Aquele juiz de instrução criminal optou também por não atrasar a instrução do processo Hells Angels, que tem muitos arguidos em prisão preventiva, tendo requisitado as duas únicas salas do Tribunal de Monsanto, Lisboa para arrancar com a instrução, com nova data prevista : 22 de abril.

No despacho, Carlos Alexandre assegura que está garantida a distância de segurança sanitária entre os arguidos que vão ser interrogados, bem como dos coarguidos que queiram presentes na sessão.

O juiz explica que a “ponte” entre as duas salas será feita por videoconferência. Carlos Alexandre determina ainda que os arguidos e advogados que não queiram comparecer a todas as sessões, tenham acesso à videogravação de cada uma das audiências.

O início da fase de instrução do processo Hells Angels, com mais de 80 arguidos, esteve inicialmente previsto para 12 de março. O caso envolve associação criminosa, tentativa de homicídio, roubo e outros crimes graves.

Relativamente ao caso da libertação do `hacker´ Rui Pinto, responsável pela descoberta dos casos Football Leaks e Luanda Leaks e que estava há mais de um ano em prisão preventiva, o Ministério da Justiça esclareceu, em nota pública, que não foi contemplado por “qualquer das medidas previstas na lei” agora aprovada pelo governo e Parlamento, uma vez que “se trata de um processo judicial ainda em curso”.

O Ministério dirigido por Francisca Van Dunem refere que o que aconteceu no caso Rui Pinto foi que “o arguido aceitou colaborar com a justiça e o tribunal decidiu pôr termo à prisão preventiva”.

Até ao momento não foram adiantados qualquer cálculo sobre o número total de presos preventivos que sairão em liberdade devido à redução muito significativa da atividade dos tribunais, o que favorece o esgotamento dos prazos máximos de prisão preventiva e permite a libertação de arguidos que, de outra forma, provavelmente continuarem em reclusão.
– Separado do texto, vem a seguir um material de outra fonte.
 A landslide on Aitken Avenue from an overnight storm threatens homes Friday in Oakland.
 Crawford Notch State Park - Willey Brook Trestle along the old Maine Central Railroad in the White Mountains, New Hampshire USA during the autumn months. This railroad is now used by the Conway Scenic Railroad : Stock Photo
Portugal tem atualmente uma população prisional de 12.729 reclusos, 800 dos quais com mais de 60 anos de idade, alojados em 49 estabelecimentos prisionais dispersos por todo o território nacional.

O Ministério da Justiça justifica que a “razão última destas medidas” de graça agora em vigor consiste em proteger não só a saúde dos reclusos, mas também a de todos os que exercem funções no sistema prisional, nomeadamente, guardas prisionais, pessoal de saúde e técnicos de reinserção social.

“As especificidades do meio prisional, quer no plano estrutural, quer considerando a elevada prevalência de problemas de saúde e o envelhecimento da população que acolhe, aconselham que se acautele, ativa e estrategicamente, o surgimento de focos de infeção nos estabelecimentos prisionais e se previna o risco do seu alastramento, o que exige, para além de todas as medidas que vêm sendo implementadas, os espaços necessários para proceder ao adequado isolamento dos doentes sintomáticos e ao distanciamento social recomendado pelas autoridades de saúde”, conclui o Ministério da Justiça.